Pinto et al.,^[10] states that Vitamin E is a powerful antioxidant that has the ability to suppress collagen degradation by suppressing the action of matrix metalloprotein 1, involved in the initial process of collagen hydrolysis. Vitamin E can be found in deeper layers of the skin, that minimize the photocarcinogenesis process. Due to its antioxidant activity in skin, it is classified as an early and very sensitive marker for oxidative damage promoted by the environment. Lipoperoxidation of cell membranes and the degradation of fatty acids in the skin and body is prevented by Vitamin E for their proper functioning.^[10]

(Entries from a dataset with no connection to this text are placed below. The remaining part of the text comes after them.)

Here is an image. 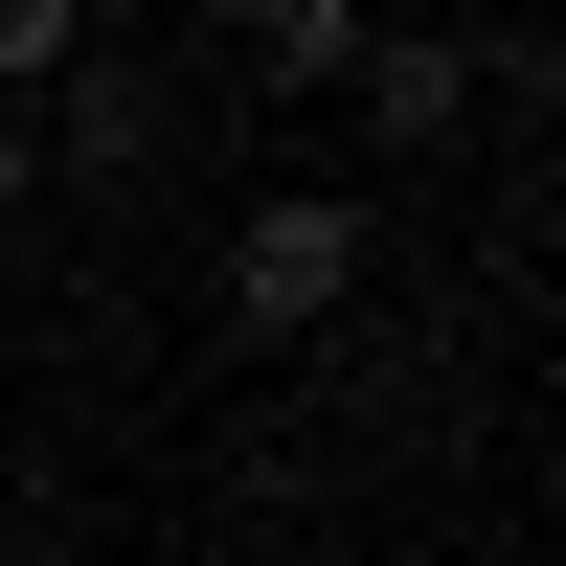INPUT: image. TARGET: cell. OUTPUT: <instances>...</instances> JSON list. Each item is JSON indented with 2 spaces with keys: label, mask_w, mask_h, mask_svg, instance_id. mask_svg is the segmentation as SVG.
<instances>
[{
  "label": "cell",
  "mask_w": 566,
  "mask_h": 566,
  "mask_svg": "<svg viewBox=\"0 0 566 566\" xmlns=\"http://www.w3.org/2000/svg\"><path fill=\"white\" fill-rule=\"evenodd\" d=\"M363 295V205H250V250H227V317L250 340H295V317Z\"/></svg>",
  "instance_id": "obj_1"
},
{
  "label": "cell",
  "mask_w": 566,
  "mask_h": 566,
  "mask_svg": "<svg viewBox=\"0 0 566 566\" xmlns=\"http://www.w3.org/2000/svg\"><path fill=\"white\" fill-rule=\"evenodd\" d=\"M23 69H69V0H0V91Z\"/></svg>",
  "instance_id": "obj_3"
},
{
  "label": "cell",
  "mask_w": 566,
  "mask_h": 566,
  "mask_svg": "<svg viewBox=\"0 0 566 566\" xmlns=\"http://www.w3.org/2000/svg\"><path fill=\"white\" fill-rule=\"evenodd\" d=\"M0 205H23V136H0Z\"/></svg>",
  "instance_id": "obj_4"
},
{
  "label": "cell",
  "mask_w": 566,
  "mask_h": 566,
  "mask_svg": "<svg viewBox=\"0 0 566 566\" xmlns=\"http://www.w3.org/2000/svg\"><path fill=\"white\" fill-rule=\"evenodd\" d=\"M69 159H91V181H136V159H159V91H114V69H69Z\"/></svg>",
  "instance_id": "obj_2"
}]
</instances>
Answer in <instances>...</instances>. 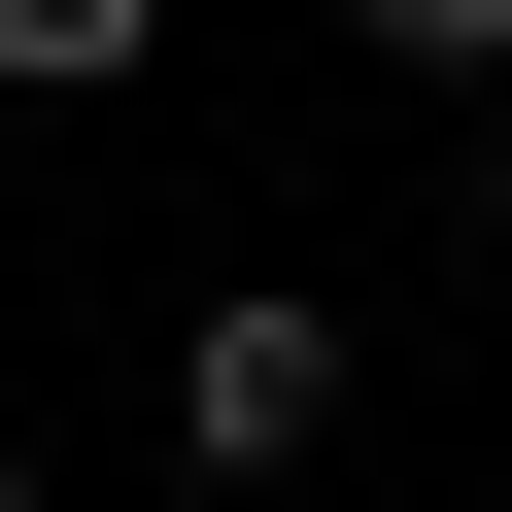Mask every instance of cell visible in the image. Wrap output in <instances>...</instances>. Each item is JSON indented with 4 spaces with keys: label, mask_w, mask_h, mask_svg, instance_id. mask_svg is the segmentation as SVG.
Returning a JSON list of instances; mask_svg holds the SVG:
<instances>
[{
    "label": "cell",
    "mask_w": 512,
    "mask_h": 512,
    "mask_svg": "<svg viewBox=\"0 0 512 512\" xmlns=\"http://www.w3.org/2000/svg\"><path fill=\"white\" fill-rule=\"evenodd\" d=\"M342 410H376V342H342V308H308V274H239V308H205V342H171V444H205V478H308V444H342Z\"/></svg>",
    "instance_id": "cell-1"
},
{
    "label": "cell",
    "mask_w": 512,
    "mask_h": 512,
    "mask_svg": "<svg viewBox=\"0 0 512 512\" xmlns=\"http://www.w3.org/2000/svg\"><path fill=\"white\" fill-rule=\"evenodd\" d=\"M171 69V0H0V103H137Z\"/></svg>",
    "instance_id": "cell-2"
},
{
    "label": "cell",
    "mask_w": 512,
    "mask_h": 512,
    "mask_svg": "<svg viewBox=\"0 0 512 512\" xmlns=\"http://www.w3.org/2000/svg\"><path fill=\"white\" fill-rule=\"evenodd\" d=\"M342 69H444V103H478V69H512V0H342Z\"/></svg>",
    "instance_id": "cell-3"
},
{
    "label": "cell",
    "mask_w": 512,
    "mask_h": 512,
    "mask_svg": "<svg viewBox=\"0 0 512 512\" xmlns=\"http://www.w3.org/2000/svg\"><path fill=\"white\" fill-rule=\"evenodd\" d=\"M0 512H35V444H0Z\"/></svg>",
    "instance_id": "cell-4"
}]
</instances>
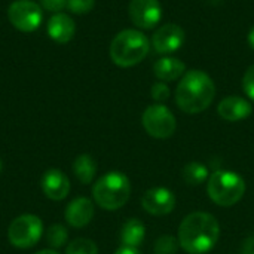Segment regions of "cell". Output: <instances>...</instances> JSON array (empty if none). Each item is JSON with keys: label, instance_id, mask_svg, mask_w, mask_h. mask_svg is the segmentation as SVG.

Vitamin E has the ability to eliminate free radicals induced by UV radiation, thus protects endogenous antioxidants from degrading processes, prevents lipid peroxidation, and reduces immunosuppression caused by UV rays in the skin. Combination of Vitamin E and C is very effective in protecting skin from sunburn and erythema. These two combinations of Vitamins E and C are a very potential agent against skin aging and skin cancer. Applying Vitamin E topically on skin before sun exposure prevents the formation of cyclobutane pyrimidine dimer induced by harmful UV B.^[34]

CONCLUSION

Researchers attention on nutraceuticals supplementation on various metabolic syndrome treatment, metabolic bone disorders, and various other communicable and noncommunicable diseases are an emerging field of interest as nutraceutical like Vitamin E is cost effective and easy to consume and have various beneficial properties as antioxidant, anti-inflammatory, neuroprotectective, etc., as proved by different animal and human studies. In 1922, Vitamin E was identified as essential component that’s why it is known as antisterility vitamin. It is a lipid soluble vitamin mostly available in its two forms known as tocopherol (TF) and tocotrienol (T3). It is also another aspect that more focus on tocotrienol in comparison to tocopherol due to its anticancer and cholesterol lowering property since decades. Studies have also proven that T3 is a very strong class of antioxidant than TF. In metabolic syndromes, major role is played by oxidative stress and inflammation. In case of obesity and dyslipidemia, there is abnormal growth of adipose tissue that contributes in the overproduction of inflammatory mediators such as TNF-a, IL-6, and IL-1 beta and activates the NF-kB. Due to increased production of AGEs in hyperglycemia leads to the production of pro-inflammatory cytokines in monocytes and macrophages. In hyperglycemia, high glucose levels also promote stimulation of increased production of reactive oxygen species and superoxide anion (O-2O₂-) through activation of glycolysis. Similarly, there is an inverse relationship between blood pressure and activity of antioxidant enzymes SOD and glutathione peroxidase that promotes in the production of oxidative stress, thus from above mentioned details, it is confirmed that inflammation and oxidative stress are closely related to metabolic syndromes; therefore, Vitamin E is the best nutraceutical that has potential in regulating metabolic syndromes because it possess both anti-inflammatory and anti-oxidative properties. However, more human clinical trials need to be conducted to confirm these findings. In addition, many animal studies and human clinical trials also confirm the dissimilarity in the biological properties between TF and T3.